RE: Tie in point - Big diameter difference
RE: Tie in point - Big diameter difference
Maybe to reduce our pipe diameter before the tie-in?
RE: Tie in point - Big diameter difference
At that rate (call it 3 BSCF/day) at a nominal 1000 psig you would have 290 ft/s in the 18 inch and nearly 1470 ft/s in the 8-inch (assuming your gas is the only thing in the line). 1470 ft/s is 1.06 Mach and it isn't happening. You would need pressure on your 18-inch well above 1500 psig (with nothing else in the 8-inch) for this to work with compressible flow calculations.
David Simpson, PE
MuleShoe Engineering
In questions of science, the authority of a thousand is not worth the humble reasoning of a single individual. Galileo Galilei, Italian Physicist
RE: Tie in point - Big diameter difference
If the flowrate is the same, how come you're designing a much larger pipe? Also, I don't understand how you can tie-in a large diameter into a small diameter. Hydraulics are not going to look good.
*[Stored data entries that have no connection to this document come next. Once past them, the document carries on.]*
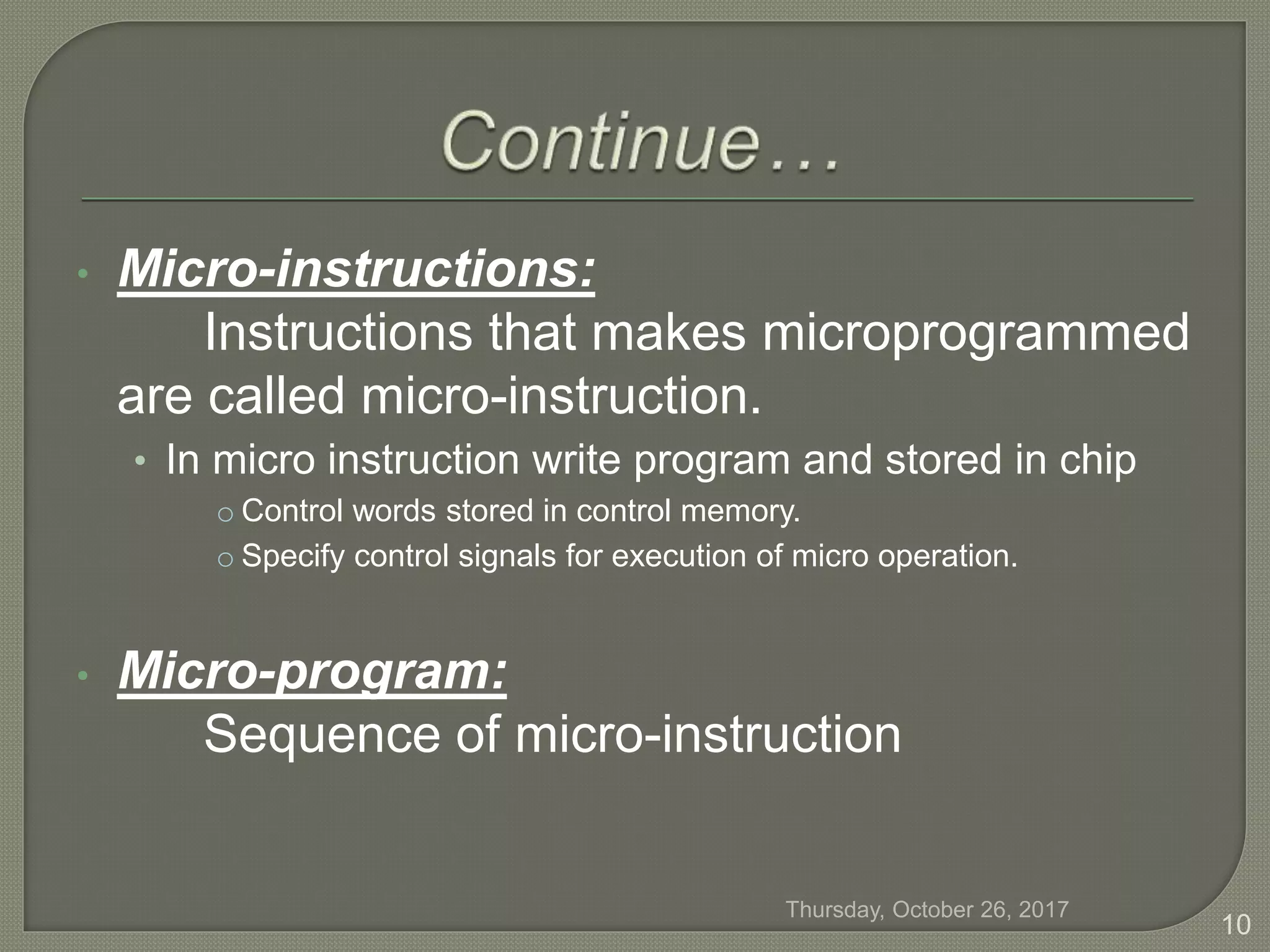 Continue…

• Micro-instructions:
Instructions that makes microprogrammed are called micro-instruction.
• In micro instruction write program and stored in chip
o Control words stored in control memory.
o Specify control signals for execution of micro operation.

• Micro-program:
Sequence of micro-instruction

Thursday, October 26, 2017

10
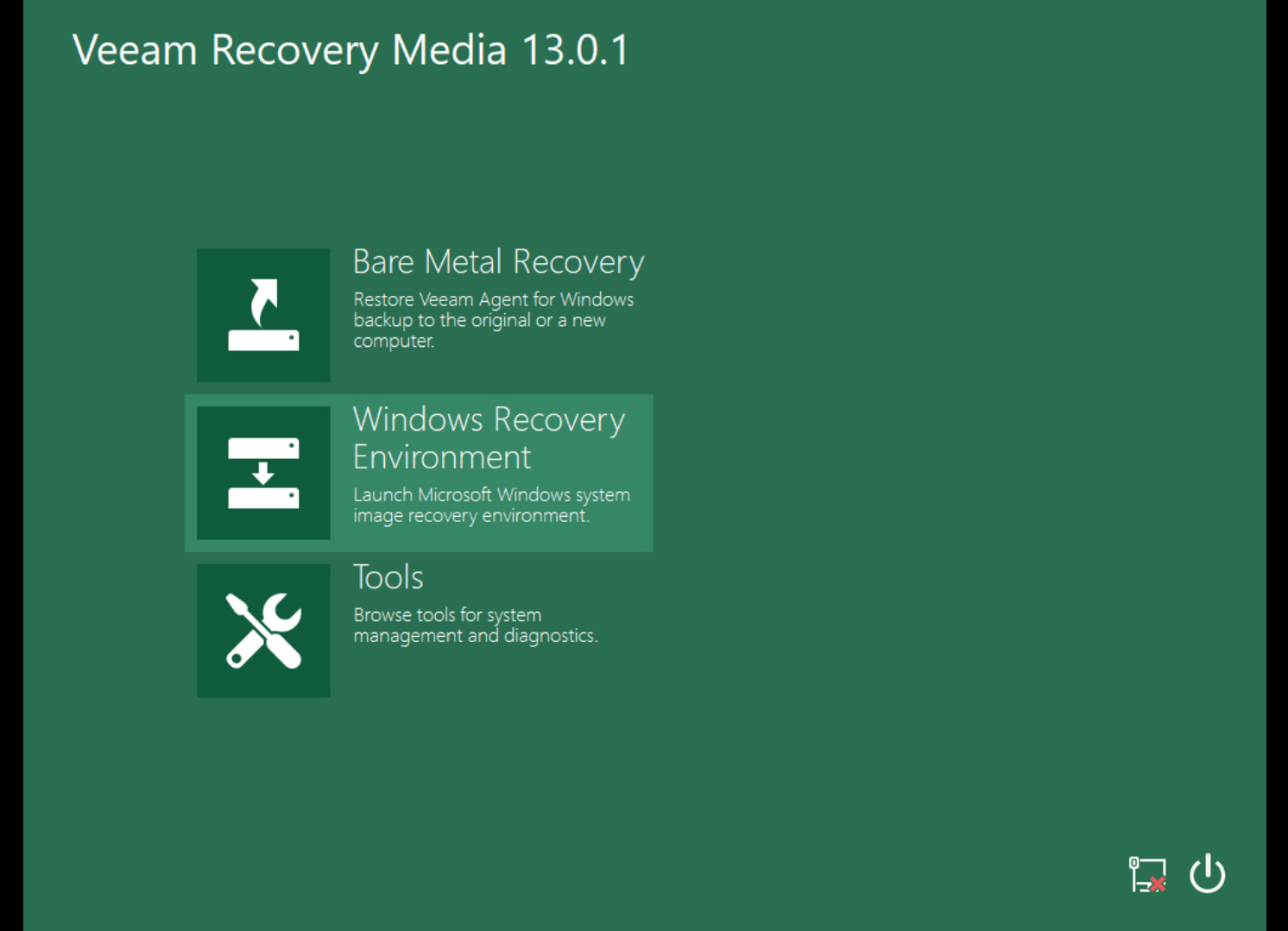 Veeam Recovery Media 13.0.1

Bare Metal Recovery
Restore Veeam Agent for Windows backup to the original or a new computer.

Windows Recovery Environment
Launch Microsoft Windows system image recovery environment.

Tools
Browse tools for system management and diagnostics.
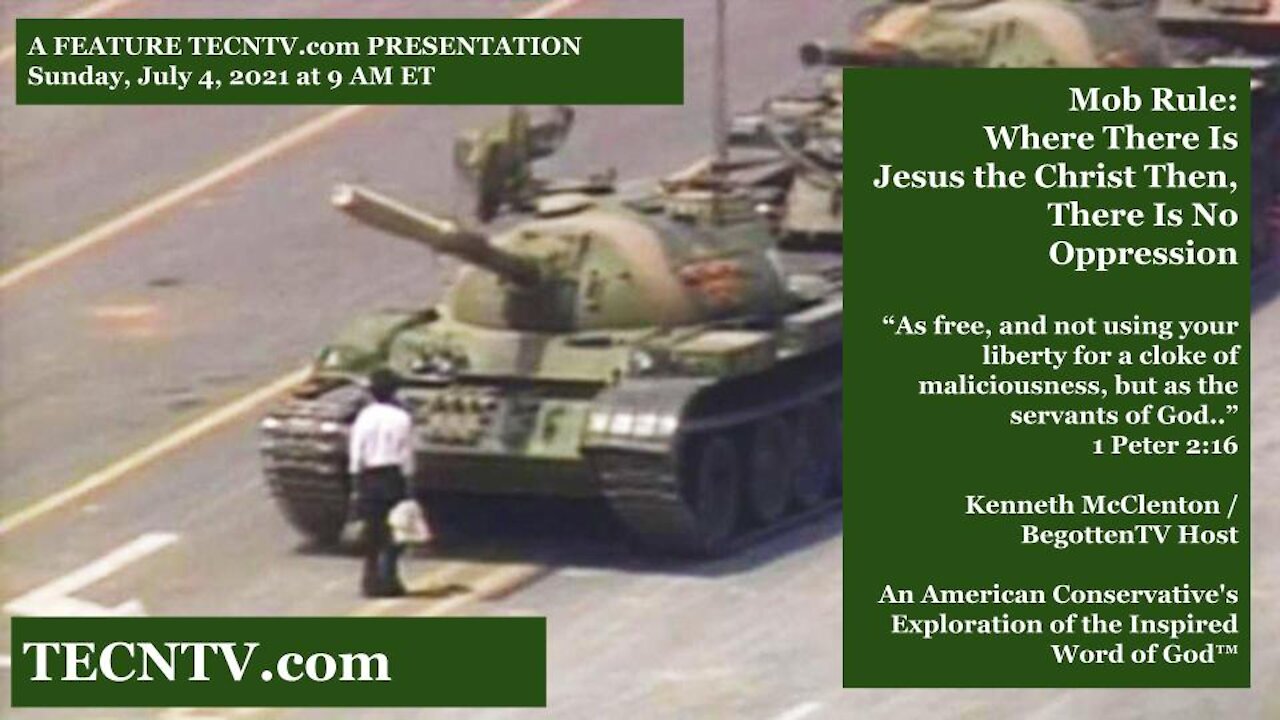 A FEATURE TECNTV.com PRESENTATION
Sunday, July 4, 2021 at 9 AM ET

Mob Rule:
Where There Is
Jesus the Christ Then,
There Is No
Oppression

“As free, and not using your liberty for a cloke of maliciousness, but as the servants of God..”
1 Peter 2:16

Kenneth McClenton /
BegottenTV Host

An American Conservative's
Exploration of the Inspired
Word of God™

TECNTV.com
RE: Tie in point - Big diameter difference
We are talking about a new depot (ULP, ADO, JET and HFO), those are the dimensions of the pipelines to the new tank farm.
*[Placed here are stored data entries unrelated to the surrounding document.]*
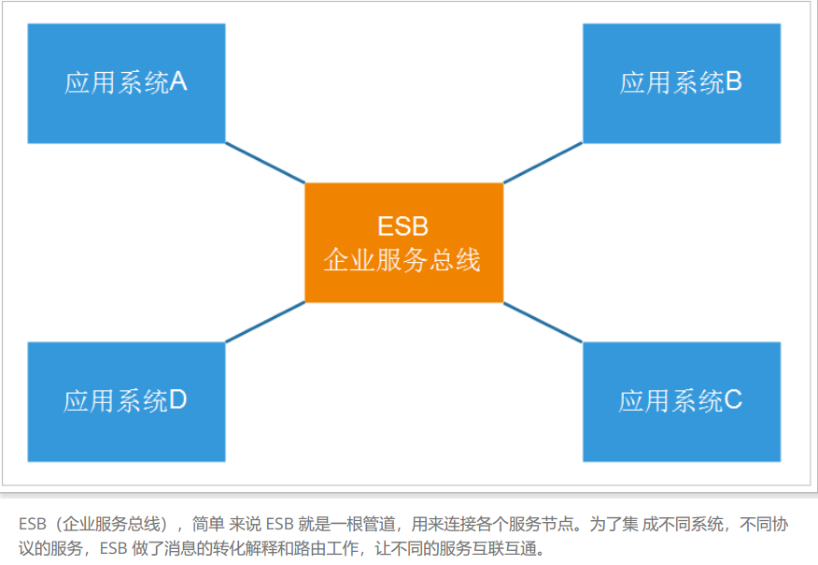 应用系统A

应用系统B

ESB
企业服务总线

应用系统D

应用系统C

ESB（企业服务总线），简单 来说 ESB 就是一根管道，用来连接各个服务节点。为了集 成不同系统，不同协议的服务，ESB 做了消息的转化解释和路由工作，让不同的服务互联互通。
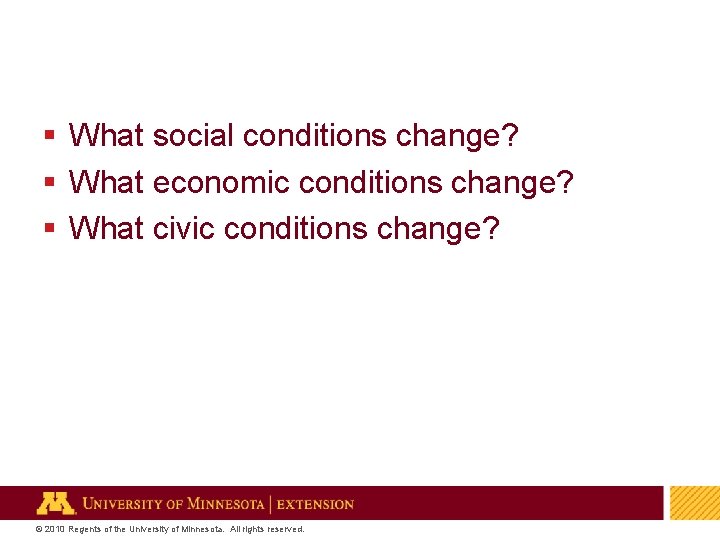 ▪ What social conditions change?
▪ What economic conditions change?
▪ What civic conditions change?

M UNIVERSITY OF MINNESOTA | EXTENSION

© 2010 Regents of the University of Minnesota. All rights reserved.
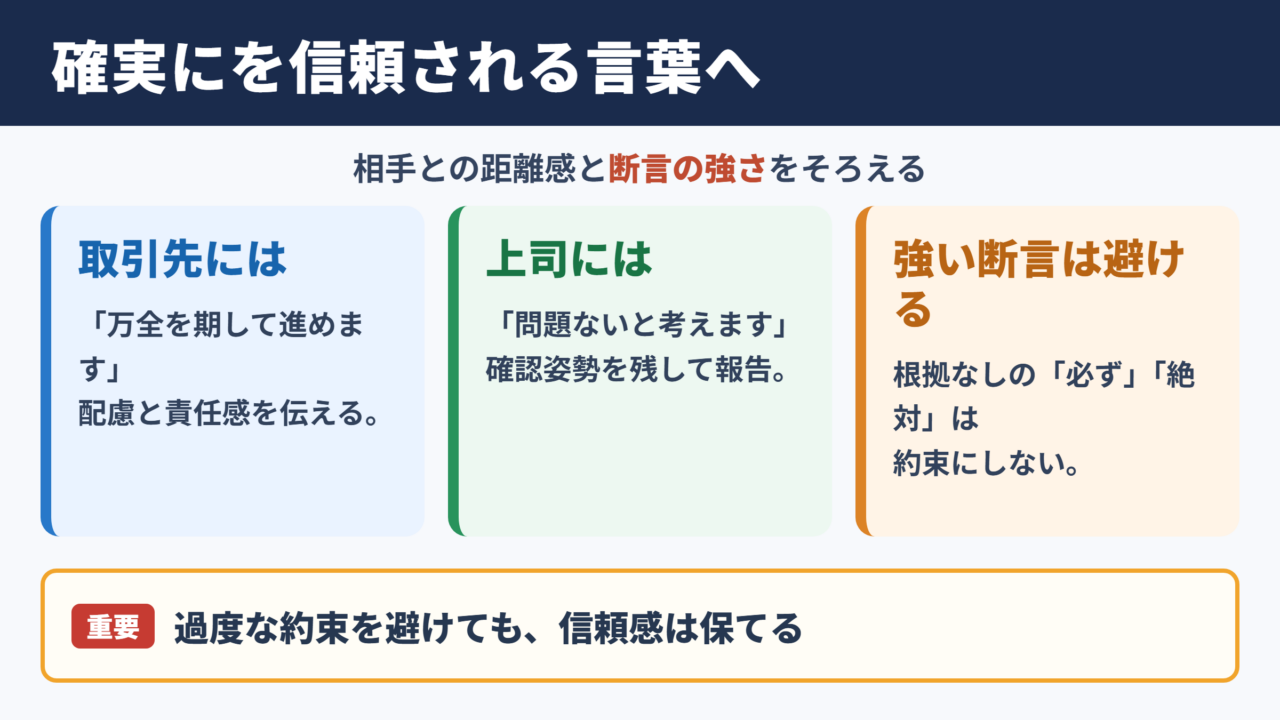 確実にを信頼される言葉へ

相手との距離感と断言の強さをそろえる

取引先には

「万全を期して進めます」
配慮と責任感を伝える。

上司には

「問題ないと考えます」
確認姿勢を残して報告。

強い断言は避ける

根拠なしの「必ず」「絶対」は
約束にしない。

重要 過度な約束を避けても、信頼感は保てる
But we must connect the pipelines from the ships offloading directly to other private terminals and there we have the problem with the existing pipes dimensions.
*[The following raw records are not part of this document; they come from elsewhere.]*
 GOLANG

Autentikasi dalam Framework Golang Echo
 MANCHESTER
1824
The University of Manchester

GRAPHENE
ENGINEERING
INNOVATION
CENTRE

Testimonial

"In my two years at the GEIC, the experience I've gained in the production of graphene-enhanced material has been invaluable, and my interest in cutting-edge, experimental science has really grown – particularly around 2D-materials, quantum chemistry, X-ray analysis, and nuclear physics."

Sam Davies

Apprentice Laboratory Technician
RE: Tie in point - Big diameter difference
RE: Tie in point - Big diameter difference
18" line results in velocities <2 m/sec and that looks good from design point of view.
Dejan IVANOVIC
Process Engineer, MSChE
RE: Tie in point - Big diameter difference
Tuga29 - draw out your schematic and add numbers and check them - flowrate, pressures, distances then come back.
1000m3/hr of liquid in an 8" pipe is just stupid. Can be done but makes no sense and you can generate significant surge forces or static charge.
However your description is all over the place and doesn't make sense.
Remember - More details = better answers
Also: If you get a response it's polite to respond to it.
RE: Tie in point - Big diameter difference
The 1000m3/h was a client requirement and today we see that it was wrong since the existing network distribution works with 500m3/h. Now we just need to see if with the cargo pumps (100 to 130m head) we could reach the furthest tank, about 8km of pipeline.